#### [WRITTEN EXERCISE]
Turn the lines of the rows below into a numbered list, skipping blank lines. Leave the pictures out of your list.

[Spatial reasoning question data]
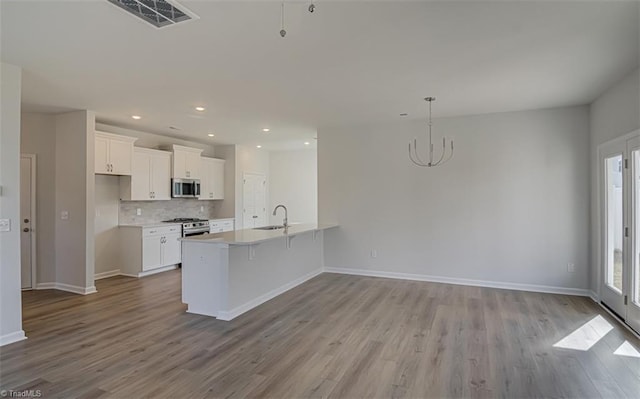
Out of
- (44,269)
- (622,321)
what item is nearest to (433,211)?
(622,321)

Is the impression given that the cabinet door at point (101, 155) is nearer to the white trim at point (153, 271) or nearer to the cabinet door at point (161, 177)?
the cabinet door at point (161, 177)

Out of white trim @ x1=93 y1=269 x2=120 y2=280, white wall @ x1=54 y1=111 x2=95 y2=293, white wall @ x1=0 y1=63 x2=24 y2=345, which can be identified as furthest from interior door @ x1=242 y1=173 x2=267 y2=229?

#### [COMPLETED EXERCISE]
1. Out of
2. - (44,269)
3. - (622,321)
4. what item is nearest to (433,211)?
5. (622,321)
6. Is the impression given that the cabinet door at point (101, 155) is nearer to the white trim at point (153, 271) or nearer to the cabinet door at point (161, 177)?
7. the cabinet door at point (161, 177)
8. Out of white trim @ x1=93 y1=269 x2=120 y2=280, white wall @ x1=54 y1=111 x2=95 y2=293, white wall @ x1=0 y1=63 x2=24 y2=345, which can be identified as furthest from interior door @ x1=242 y1=173 x2=267 y2=229?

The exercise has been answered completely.